In a bleak and run-down part of eastern Kabul, aid workers call out to a group of poor women waiting for food handouts.

One by one, they collect a ration of flour, salt and cooking oil.

It is supposed to last them and their children for the next month because they all have something in common - they are widows.

In Afghanistan, losing your husband can mean destitution for women.

Many are abandoned by their families. Unable to work, they depend on support programmes like this one run by the aid agency Care.

Hanifa lost her husband four years ago in a rocket attack.

"I'm totally alone. I have no support and I have six children, with no one to help me. All I have is this ration card from Care. Sometimes I feel like killing myself."

But Care is trying to find ways for these widows to earn an income - with chickens.

They are each given a brood of 30 chicks, poultry feed and advice. Zermina is now making about $30 a month from selling the eggs from her grown hens.

"It has made life a lot easier," she says.

"I can get food now for all my children. And I have eight children, four of them blind."

The advantage is these women can earn this money at home - rather than taking the risk of offending local sensibilities by working, in often conservative neighbourhoods.

Beaten regularly

But across Afghanistan, deep-seated male attitudes towards women force many to suffer far more.

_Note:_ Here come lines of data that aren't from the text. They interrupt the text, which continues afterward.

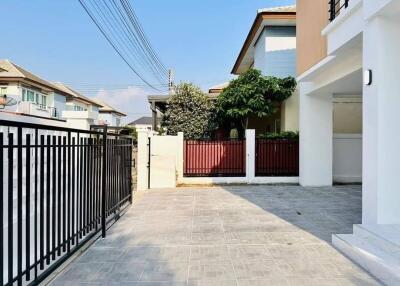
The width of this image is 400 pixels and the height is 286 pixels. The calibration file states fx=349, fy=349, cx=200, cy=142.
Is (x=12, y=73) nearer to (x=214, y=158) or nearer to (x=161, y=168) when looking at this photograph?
(x=161, y=168)

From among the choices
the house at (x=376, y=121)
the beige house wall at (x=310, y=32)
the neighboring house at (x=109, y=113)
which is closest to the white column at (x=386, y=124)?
the house at (x=376, y=121)

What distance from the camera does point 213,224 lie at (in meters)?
6.36

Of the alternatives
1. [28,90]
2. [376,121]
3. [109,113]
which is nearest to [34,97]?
[28,90]

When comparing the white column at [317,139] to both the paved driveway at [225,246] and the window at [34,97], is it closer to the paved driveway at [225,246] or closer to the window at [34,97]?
the paved driveway at [225,246]

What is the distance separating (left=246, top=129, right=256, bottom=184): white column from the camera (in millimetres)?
11984

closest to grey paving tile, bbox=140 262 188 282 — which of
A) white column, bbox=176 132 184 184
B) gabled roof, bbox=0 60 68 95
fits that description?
white column, bbox=176 132 184 184

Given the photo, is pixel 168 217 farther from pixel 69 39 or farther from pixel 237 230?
pixel 69 39

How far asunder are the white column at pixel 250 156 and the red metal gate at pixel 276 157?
29 cm

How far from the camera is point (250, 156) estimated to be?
1200 cm

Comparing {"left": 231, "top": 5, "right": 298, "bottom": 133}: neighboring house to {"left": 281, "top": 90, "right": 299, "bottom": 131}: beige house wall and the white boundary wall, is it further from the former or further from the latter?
the white boundary wall

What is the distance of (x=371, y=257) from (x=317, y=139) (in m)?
7.42

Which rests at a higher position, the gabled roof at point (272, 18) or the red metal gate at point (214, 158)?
the gabled roof at point (272, 18)

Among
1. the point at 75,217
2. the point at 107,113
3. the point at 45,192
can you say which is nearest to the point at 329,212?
the point at 75,217

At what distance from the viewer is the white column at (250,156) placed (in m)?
12.0
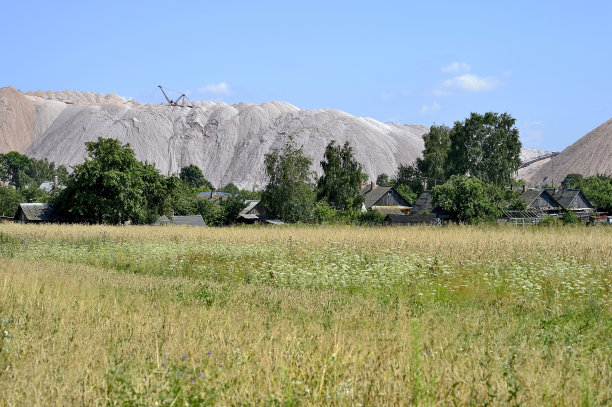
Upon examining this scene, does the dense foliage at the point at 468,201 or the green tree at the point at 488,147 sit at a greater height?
the green tree at the point at 488,147

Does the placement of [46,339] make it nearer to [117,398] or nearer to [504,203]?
[117,398]

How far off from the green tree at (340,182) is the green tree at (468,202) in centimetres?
1836

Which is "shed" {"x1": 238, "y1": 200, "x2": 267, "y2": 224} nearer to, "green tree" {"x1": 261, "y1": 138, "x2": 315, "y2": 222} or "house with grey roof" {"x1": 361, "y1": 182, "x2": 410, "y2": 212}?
"green tree" {"x1": 261, "y1": 138, "x2": 315, "y2": 222}

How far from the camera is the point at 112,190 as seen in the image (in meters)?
55.3

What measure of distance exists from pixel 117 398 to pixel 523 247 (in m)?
14.2

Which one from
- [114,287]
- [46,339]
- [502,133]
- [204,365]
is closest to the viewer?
[204,365]

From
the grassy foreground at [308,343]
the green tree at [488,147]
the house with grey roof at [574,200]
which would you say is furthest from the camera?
the house with grey roof at [574,200]

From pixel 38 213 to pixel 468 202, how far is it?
44.9m

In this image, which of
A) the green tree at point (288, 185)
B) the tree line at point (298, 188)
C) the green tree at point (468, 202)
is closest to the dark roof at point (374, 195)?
the tree line at point (298, 188)

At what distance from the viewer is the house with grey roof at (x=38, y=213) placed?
60.9 metres

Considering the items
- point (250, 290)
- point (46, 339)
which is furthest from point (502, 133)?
point (46, 339)

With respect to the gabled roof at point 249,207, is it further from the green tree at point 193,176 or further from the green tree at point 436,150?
the green tree at point 193,176

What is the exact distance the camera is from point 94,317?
7.01m

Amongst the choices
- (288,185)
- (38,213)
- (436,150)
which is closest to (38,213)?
(38,213)
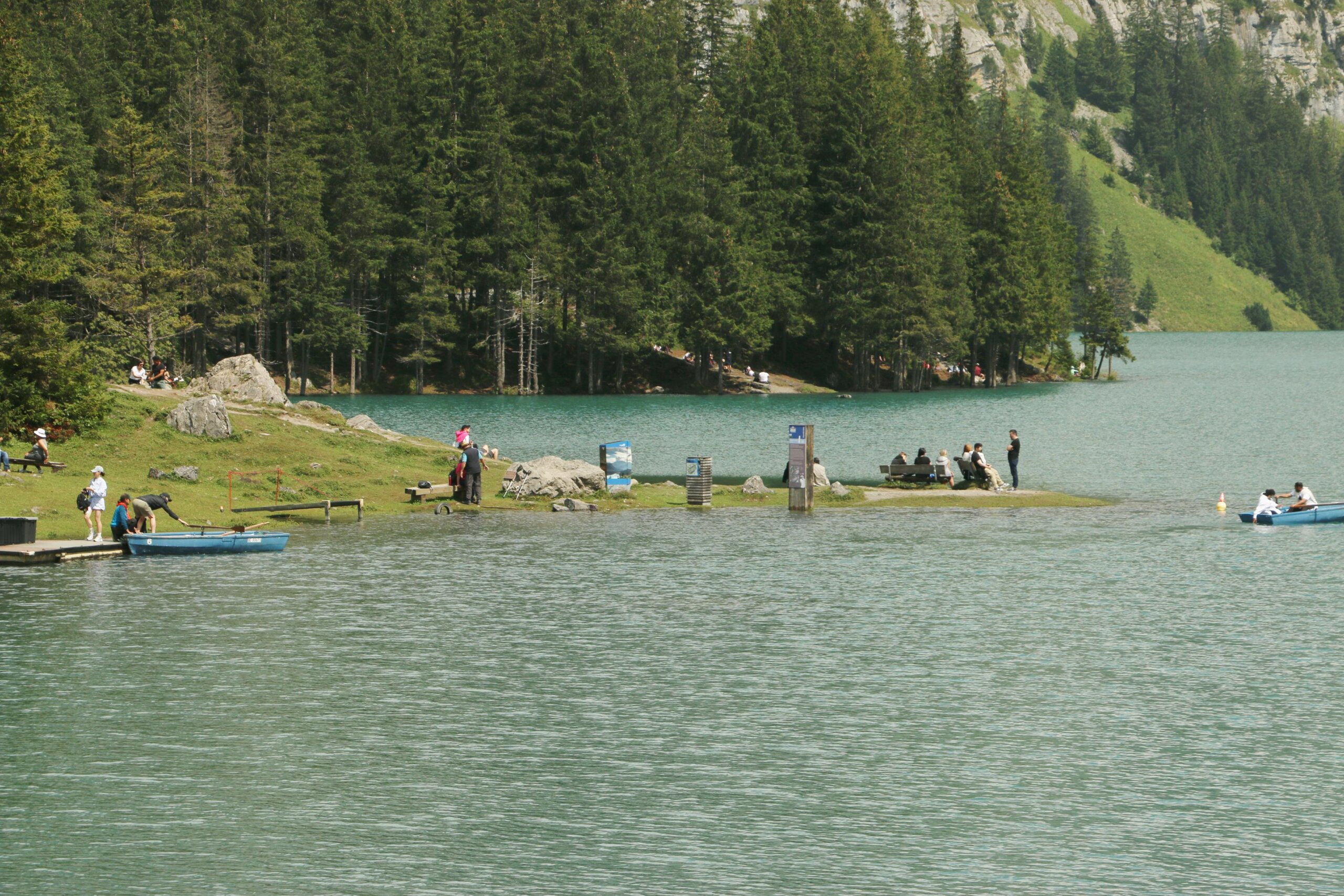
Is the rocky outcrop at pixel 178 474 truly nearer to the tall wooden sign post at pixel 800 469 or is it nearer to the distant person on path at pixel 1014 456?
the tall wooden sign post at pixel 800 469

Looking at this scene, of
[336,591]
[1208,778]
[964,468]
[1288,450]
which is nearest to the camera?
[1208,778]

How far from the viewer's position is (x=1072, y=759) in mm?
27094

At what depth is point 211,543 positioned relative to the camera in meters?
50.4

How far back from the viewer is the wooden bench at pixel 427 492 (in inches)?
2421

Fatima - not her real name - describes how she was beaten regularly by her brothers, while a refugee in Iran.

She fled, but then returned home - only for the beatings to get worse. Because, Fatima says, her family believed their reputation had been damaged by having a daughter who had been out alone.

"They think that I'm guilty, that I left home. But in fact they forced me to leave home.

"They were beating me but they don't understand that and now they saying: 'You are guilty.'

"Because of their honour they don't want to be faced with other family members. They want to kill me."

Alone and penniless, Fatima ended up as a prostitute. But after being caught by Iranian police, she was handed over to the Afghan authorities, and suffered more terrible treatment.

Two months ago, some police took pity on her. Fatima is now in a refuge in Kabul for battered women, its location a closely kept secret.

Ashamed of daughter

Meena - again not her real name - is in the same shelter. She's well educated and had a good job.

But that's all gone, Meena says, after a man who had said he wanted to marry her raped her - and her family found out.

"My brother and father locked me in the house, and my brother beat me. Then they took me to the police station.

"I told them this man had promised to marry me. The police spoke to him and I was shocked when he said he didn't know me.

"My father and brother were furious."

The police made things even worse, Meena says, by telling her father he should be ashamed of having a daughter like this.

"When we got home, my father said he wanted to kill me. And my mother said I can't help you, you've done this to yourself."

Meena decided she had to leave home, as soon as she got a chance.

'Complete impunity'

Such cases are far from unusual - in fact they're commonplace.

"It's complete impunity," says Rachel Wareham, Afghan director of the charity Medica Mondiale, which cares for women who suffer domestic violence.

"There is no established mechanism for men who are violent to be brought to justice. The best way, I think, to understand it for a European audience is that it's really like medieval England."

So biased against women is the system that Ms Wareham herself was detained by the Afghan authorities when she tried to help another woman who had been mistreated by her family.

The Minister for Women's Affairs, Dr Habiba Sarabi, admits there's a long way to go.

"We have to change the law but education is also very, very important. It's fundamental.

"Changing the attitudes of men rather than women because this is a male dominated country and men should change their mind towards the women."

But so ingrained are these attitudes, the minister believes, that pushing too hard risks a backlash.

And that is also why most of the candidates running for the presidential election have avoided taking a firm position on women's rights.